仮に、物価高で、生活が維持できにくくなっている層が広がっているなら
いきなり無償化、ではなく、就学日援助の支給対象者を増やせばいいと思ったのも、反対の理由でした。
それなのに、無償化するのはなぜか。
給食食材を有機に、という運動と併せて考えれば
農業の産業化に伴う、ひとつの供給先の確保とみると、わかりやすいと思います。
ただ、それだけで、ない大きな力を感じていたのですが、
あらためて、気づいたのが、こども子育て支援制度との関係です。
学校給食について文部科学省の調査で、全国3割の自治体が無償化した、という記事がありました
今年、令和6年6月14日に子ども家庭庁の大臣は会見で、記者の質問にこう答えています。
(問)全国の学校給食費について、調査結果が昨日発表されました。これについて、大臣の受け止めをお聞かせください。
(答)お答え申し上げます。

+--

• _設問_:
1) 出典文書のうち、「仮に、物価高で、生活が維持できにくくなっている層が広がっているなら」から「者の質問にこう答えています。」までをすべてそのまま書き写してください。
2) 出典文書について、次の問いに答えてください。
(a) 文部科学省の調査によると、学校給食を無償化した自治体は全国で何割ですか。
(b) 大臣が記者の質問に答えた会見は、いつ行われましたか。
(c) 筆者は、給食の無償化をどのような運動と併せて考えていますか。
3) 出典文書に沿って、筆者が給食をいきなり無償化することに反対した理由の一つを説明してください。
データの各行は、この作業には一切関係しません。

+--

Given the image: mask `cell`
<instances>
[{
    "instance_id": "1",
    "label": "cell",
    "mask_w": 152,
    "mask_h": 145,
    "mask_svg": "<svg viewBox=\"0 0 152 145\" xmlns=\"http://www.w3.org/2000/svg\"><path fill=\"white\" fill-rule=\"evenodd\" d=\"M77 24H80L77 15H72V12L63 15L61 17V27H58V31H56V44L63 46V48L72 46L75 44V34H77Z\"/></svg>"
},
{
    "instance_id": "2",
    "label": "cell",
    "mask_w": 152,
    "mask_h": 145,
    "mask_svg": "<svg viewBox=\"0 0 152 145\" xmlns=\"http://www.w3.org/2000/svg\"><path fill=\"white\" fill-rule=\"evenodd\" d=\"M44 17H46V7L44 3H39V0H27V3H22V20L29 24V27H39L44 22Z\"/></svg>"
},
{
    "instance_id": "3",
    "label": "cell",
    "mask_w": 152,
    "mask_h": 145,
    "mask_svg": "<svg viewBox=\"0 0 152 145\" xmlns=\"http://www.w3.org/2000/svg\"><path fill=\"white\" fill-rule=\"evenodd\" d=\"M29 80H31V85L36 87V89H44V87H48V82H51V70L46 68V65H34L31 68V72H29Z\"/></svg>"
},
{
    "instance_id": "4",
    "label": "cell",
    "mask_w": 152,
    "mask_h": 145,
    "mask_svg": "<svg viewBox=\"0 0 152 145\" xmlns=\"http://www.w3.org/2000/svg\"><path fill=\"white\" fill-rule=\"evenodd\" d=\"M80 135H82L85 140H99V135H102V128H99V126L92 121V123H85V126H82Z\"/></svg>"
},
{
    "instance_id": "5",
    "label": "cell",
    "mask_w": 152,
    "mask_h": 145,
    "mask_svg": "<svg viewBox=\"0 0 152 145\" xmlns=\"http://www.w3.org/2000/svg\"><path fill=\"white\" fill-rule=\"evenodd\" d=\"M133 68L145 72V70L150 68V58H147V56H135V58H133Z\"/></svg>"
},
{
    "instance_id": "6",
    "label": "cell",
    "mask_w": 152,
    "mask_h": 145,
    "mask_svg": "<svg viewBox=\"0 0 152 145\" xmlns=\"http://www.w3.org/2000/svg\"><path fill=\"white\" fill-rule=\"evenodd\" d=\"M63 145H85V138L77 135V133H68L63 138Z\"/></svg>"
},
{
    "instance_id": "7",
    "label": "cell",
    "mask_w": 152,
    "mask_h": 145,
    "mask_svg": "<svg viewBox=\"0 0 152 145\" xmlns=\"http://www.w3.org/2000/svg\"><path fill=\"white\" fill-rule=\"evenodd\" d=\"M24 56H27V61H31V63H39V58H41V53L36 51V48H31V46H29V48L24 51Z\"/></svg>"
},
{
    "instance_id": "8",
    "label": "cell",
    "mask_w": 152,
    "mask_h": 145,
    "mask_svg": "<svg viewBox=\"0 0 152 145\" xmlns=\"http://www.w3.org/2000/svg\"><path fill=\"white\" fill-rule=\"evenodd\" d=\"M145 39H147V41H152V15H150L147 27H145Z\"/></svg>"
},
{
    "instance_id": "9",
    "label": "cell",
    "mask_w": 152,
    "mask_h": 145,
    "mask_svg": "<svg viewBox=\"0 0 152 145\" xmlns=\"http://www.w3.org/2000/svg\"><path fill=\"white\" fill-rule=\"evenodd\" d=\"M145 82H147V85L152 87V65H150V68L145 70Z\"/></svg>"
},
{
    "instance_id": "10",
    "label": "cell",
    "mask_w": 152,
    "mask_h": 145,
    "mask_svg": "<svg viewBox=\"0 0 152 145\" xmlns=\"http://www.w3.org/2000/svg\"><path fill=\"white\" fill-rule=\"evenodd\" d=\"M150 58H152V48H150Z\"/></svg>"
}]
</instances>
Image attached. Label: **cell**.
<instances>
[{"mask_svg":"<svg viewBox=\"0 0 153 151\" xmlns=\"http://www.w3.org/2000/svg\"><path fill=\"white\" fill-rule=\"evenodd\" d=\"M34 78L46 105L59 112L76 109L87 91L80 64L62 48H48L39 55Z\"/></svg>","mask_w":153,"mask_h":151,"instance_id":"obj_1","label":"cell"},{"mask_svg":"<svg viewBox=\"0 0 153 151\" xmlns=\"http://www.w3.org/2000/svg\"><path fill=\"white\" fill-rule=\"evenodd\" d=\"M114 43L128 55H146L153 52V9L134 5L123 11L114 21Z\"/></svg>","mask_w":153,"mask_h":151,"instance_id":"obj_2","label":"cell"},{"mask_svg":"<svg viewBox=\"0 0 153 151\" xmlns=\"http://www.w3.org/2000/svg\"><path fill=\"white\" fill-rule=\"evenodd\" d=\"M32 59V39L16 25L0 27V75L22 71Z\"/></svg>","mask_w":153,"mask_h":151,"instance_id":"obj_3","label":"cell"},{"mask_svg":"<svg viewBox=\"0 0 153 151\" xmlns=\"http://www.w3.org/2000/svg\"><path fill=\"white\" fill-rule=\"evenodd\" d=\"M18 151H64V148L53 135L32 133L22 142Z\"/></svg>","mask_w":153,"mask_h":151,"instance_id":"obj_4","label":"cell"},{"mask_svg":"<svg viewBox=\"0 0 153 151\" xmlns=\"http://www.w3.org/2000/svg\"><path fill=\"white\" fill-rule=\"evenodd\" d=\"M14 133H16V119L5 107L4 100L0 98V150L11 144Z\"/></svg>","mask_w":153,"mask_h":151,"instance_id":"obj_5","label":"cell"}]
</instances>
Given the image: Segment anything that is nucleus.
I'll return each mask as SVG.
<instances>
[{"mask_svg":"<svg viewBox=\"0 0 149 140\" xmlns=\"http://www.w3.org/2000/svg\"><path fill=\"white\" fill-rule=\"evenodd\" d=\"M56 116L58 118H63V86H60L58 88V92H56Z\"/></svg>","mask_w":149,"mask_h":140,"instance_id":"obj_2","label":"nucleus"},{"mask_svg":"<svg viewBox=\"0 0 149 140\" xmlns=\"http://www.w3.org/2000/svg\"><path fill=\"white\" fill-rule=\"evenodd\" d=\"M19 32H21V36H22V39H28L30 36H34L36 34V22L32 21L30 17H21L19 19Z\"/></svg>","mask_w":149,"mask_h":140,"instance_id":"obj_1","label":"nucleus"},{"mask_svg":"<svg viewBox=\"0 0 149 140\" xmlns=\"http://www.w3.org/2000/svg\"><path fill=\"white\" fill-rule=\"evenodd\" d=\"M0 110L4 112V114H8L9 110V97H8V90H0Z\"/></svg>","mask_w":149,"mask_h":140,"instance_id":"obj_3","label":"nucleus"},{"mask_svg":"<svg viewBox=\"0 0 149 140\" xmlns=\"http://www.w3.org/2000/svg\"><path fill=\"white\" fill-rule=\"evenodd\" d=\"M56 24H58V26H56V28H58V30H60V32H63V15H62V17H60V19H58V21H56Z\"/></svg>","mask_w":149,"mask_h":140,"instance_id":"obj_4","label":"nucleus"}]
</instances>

+--

• _解答_:
1)
仮に、物価高で、生活が維持できにくくなっている層が広がっているなら
いきなり無償化、ではなく、就学日援助の支給対象者を増やせばいいと思ったのも、反対の理由でした。
それなのに、無償化するのはなぜか。
給食食材を有機に、という運動と併せて考えれば
農業の産業化に伴う、ひとつの供給先の確保とみると、わかりやすいと思います。
ただ、それだけで、ない大きな力を感じていたのですが、
あらためて、気づいたのが、こども子育て支援制度との関係です。
学校給食について文部科学省の調査で、全国3割の自治体が無償化した、という記事がありました
今年、令和6年6月14日に子ども家庭庁の大臣は会見で、記者の質問にこう答えています。

2)
(a) 3割
(b) 令和6年6月14日
(c) 給食食材を有機にするという運動

3) 物価高で生活を維持しにくくなっている層が広がっているなら、いきなり無償化するのではなく、援助の支給対象者を増やせばよいと筆者は考えました。これが反対の理由の一つでした。